Does Fintech Promote Entrepreneurship? Evidence from China

Fintech platforms have received praise for lifting up small companies, and criticism for strangling the market with anti-competitive behavior. In a recent paper, we argue there is some truth to both. Focusing on China, we find tentative evidence that services provided by Ant Group, an affiliate of e-commerce giant Alibaba and operator of the world’s largest mobile payment platform Alipay, can help entrepreneurs. At the same time, the company and a host of other internet finance platforms in China had to undergo significant restructuring over the last two years to appease regulators.

Supporters of digital finance platforms in China started the new year with a sigh of relief. Guo Shuqing, Chairman of the China Banking and Insurance Regulatory Commission (CBIRC) told reporters on January 9 that the special campaign to rectify the financial business of Ant Group and 13 other internet platform companies is basically complete. The 2-year-long campaign was launched just two days before Ant’s intended $37 billion blockbuster initial public offering in late 2020.

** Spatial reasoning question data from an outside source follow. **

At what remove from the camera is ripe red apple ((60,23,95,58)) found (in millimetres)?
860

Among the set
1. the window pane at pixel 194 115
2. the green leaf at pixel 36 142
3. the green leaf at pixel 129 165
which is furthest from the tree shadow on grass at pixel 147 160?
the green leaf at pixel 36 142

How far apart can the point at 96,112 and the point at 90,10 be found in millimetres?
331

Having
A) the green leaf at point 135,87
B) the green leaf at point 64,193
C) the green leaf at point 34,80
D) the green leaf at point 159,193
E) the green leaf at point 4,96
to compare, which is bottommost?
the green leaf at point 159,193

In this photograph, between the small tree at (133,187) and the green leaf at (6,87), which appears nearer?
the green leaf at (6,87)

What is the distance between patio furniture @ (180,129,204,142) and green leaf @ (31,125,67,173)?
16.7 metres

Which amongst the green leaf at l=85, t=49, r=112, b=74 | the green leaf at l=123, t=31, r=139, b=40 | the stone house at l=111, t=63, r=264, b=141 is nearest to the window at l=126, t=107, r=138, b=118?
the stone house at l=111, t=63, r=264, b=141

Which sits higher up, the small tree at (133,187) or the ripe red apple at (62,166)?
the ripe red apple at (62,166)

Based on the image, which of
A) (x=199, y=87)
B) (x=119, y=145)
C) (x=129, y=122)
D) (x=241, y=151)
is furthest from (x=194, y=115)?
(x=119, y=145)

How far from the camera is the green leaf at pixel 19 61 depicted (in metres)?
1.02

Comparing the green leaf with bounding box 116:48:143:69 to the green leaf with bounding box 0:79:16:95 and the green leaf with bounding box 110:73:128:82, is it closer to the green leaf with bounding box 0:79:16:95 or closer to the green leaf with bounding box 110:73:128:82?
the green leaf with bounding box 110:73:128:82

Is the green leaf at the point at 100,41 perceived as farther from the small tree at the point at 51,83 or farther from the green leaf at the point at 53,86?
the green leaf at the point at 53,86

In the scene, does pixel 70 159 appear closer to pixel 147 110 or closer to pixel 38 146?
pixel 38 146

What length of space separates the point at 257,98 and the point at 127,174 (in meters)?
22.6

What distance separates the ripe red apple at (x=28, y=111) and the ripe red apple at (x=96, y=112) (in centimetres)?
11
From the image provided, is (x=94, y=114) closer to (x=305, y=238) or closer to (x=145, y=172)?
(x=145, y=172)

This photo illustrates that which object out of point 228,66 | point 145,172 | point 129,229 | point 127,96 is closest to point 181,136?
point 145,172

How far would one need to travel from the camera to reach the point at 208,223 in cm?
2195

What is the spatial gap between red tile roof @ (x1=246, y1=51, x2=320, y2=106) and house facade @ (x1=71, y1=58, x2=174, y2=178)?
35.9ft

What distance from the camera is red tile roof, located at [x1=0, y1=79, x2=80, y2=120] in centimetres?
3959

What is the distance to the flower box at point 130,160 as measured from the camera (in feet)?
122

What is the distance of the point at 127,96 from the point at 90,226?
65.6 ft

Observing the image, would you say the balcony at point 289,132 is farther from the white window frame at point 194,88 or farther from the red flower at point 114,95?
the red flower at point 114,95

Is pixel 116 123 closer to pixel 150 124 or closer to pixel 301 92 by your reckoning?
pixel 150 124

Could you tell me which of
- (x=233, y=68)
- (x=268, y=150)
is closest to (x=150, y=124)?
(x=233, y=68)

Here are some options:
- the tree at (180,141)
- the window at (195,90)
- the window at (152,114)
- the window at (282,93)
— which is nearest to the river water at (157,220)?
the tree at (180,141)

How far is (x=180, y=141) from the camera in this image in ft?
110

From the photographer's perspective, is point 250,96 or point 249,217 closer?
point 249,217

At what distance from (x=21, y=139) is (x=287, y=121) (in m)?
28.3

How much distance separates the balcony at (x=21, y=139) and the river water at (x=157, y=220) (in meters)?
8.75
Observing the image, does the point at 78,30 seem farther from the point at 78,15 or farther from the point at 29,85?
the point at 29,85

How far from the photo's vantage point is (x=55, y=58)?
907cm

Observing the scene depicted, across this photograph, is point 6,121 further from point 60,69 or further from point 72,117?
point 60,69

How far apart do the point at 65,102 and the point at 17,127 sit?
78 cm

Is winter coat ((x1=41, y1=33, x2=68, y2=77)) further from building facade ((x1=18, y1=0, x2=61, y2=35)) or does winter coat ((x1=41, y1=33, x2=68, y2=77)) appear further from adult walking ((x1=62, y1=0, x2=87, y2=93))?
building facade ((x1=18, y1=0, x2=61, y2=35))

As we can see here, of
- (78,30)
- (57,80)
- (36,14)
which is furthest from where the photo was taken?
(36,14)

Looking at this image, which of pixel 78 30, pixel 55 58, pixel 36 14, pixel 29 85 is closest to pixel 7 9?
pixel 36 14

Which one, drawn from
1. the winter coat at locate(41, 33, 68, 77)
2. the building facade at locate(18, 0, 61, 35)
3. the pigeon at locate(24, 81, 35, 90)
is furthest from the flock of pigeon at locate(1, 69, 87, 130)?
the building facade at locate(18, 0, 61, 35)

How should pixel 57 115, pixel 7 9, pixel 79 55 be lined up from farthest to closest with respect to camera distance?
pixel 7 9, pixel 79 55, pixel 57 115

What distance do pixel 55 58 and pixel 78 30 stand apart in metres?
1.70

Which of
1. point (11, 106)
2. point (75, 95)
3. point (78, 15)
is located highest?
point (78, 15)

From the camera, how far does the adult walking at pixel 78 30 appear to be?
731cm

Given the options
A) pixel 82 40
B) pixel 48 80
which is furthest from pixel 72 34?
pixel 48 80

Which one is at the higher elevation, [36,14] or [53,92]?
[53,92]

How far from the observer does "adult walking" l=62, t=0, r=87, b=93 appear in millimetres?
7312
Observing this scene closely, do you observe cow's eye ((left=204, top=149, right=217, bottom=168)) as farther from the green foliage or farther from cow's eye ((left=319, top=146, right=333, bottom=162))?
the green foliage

Since then, Ant Group has undergone a thorough restructuring process to please financial supervisors and competition authorities. The company had to take three major steps. First, Ant had to register as a Financial Holding Company, subject to capital requirements and tougher regulatory oversight by the PBOC. Financial services providers that are part of Ant Group are now supervised directly by relevant supervisory agencies (for banking, insurance, securities). Second, Ant’s small lending business was thoroughly redesigned. It split up its highly popular and lucrative Huabei and Jiebei loan products, keeping only a small fraction of the original loans balance under the newly formed Chongqing Ant Consumer Finance Co. Ltd. The relevant capital adequacy requirements put Ant on the same footing as commercial banks, in line with Basel III standards. Ant will no longer participate in capital or risk management of loans offered by third parties and only collect platform fees from external credit providers. Third, competition authorities cut internal ties within Jack Ma’s business empire that were deemed overly cozy or anti-competitive. The e-commerce platform of Alibaba must now accept digital payments from Alipay’s main competitor WechatPay, Ant’s top executives have quit Alibaba’s partnership structure, Jack Ma has ceded control over the Executive Board, and personal credit information is now in the hands of a newly licensed credit reporting agency where Ant is only a minority shareholder.

Many commentators have interpreted the crackdown on Ant and other internet platforms as an attack by the ruling Communist Party on private enterprise in China. The Party slogan of reigning in the “disorderly expansion of capital” might sound too Marxist for comfort to liberal ears, but to date there is no evidence that Beijing has actually aimed to turn internet platforms into state-owned enterprises or reduce the private sector share of the Chinese economy.

Rather, top policymakers have supported domestic internet platforms throughout the 2010s. Most recently, at the Central Economic Work Conference in December, which set out the country’s 2023 economic policy agenda, Beijing reaffirmed it seeks to speed up the development of the digital economy and support platform enterprises as drivers of economic growth, job creation, and global competition.

But do internet finance platforms such as Ant actually promote entrepreneurship? In a recent Working Paper* co-authored with Zeynep Alraqeb (Bundesbank) and Camille Macaire (Banque de France), we answer this question with a cautious yes. Using a dataset on fintech adoption and labor statistics, we find that provinces with greater fintech adoption relative to the national average (see Figure 1) subsequently have a greater share of self-employment, without affecting private sector employment at large. To assess fintech adoption, we use an index compiled by the Institute of Digital Finance at Peking University, which measures how many people in a given county use Ant Group’s platform, how many digital financial services they use, and how many users obtain digital credit, among many other variables. We hypothesize that digital platforms allow would-be entrepreneurs to tap into formal and informal financing channels, get paid, and manage financial risk with ease – in a way traditional banks were never able to provide.

Figure 1. Relative Fintech Adoption Indicator, 2018

Sources: Peking University, Ant Group, authors’ calculations

The beneficial effect of fintech adoption on entrepreneurship is particularly pronounced in rural areas, which are particularly underserved by incumbent financial services providers. We also analyze the regulatory concerns that triggered Ant’s rectification campaign and the company’s responses.

In sum, there is some evidence that fintech platforms such as Ant Group fill a gap in helping entrepreneurs get off the ground, especially in rural areas. Concerned with employment and bottom-up economic growth, policymakers in China have likely taken notice. Policy moves and public statements in recent years indicate that Beijing seeks to simultaneously support the growth of internet finance platforms and reign in anticompetitive practices and risky behavior. Whether the regulatory crackdown on fintech platforms actually achieves both aims or not remains to be seen. In any case, Ant’s rectification and its role in the real economy carry important lessons for anti-competition authorities and financial supervisors in other jurisdictions who are struggling with similar problems.


* Alraqeb, Z., Knaack, P. and Macaire C. (2022). Does fintech promote entrepreneurship? Evidence from China. Banque de France WP no. 895.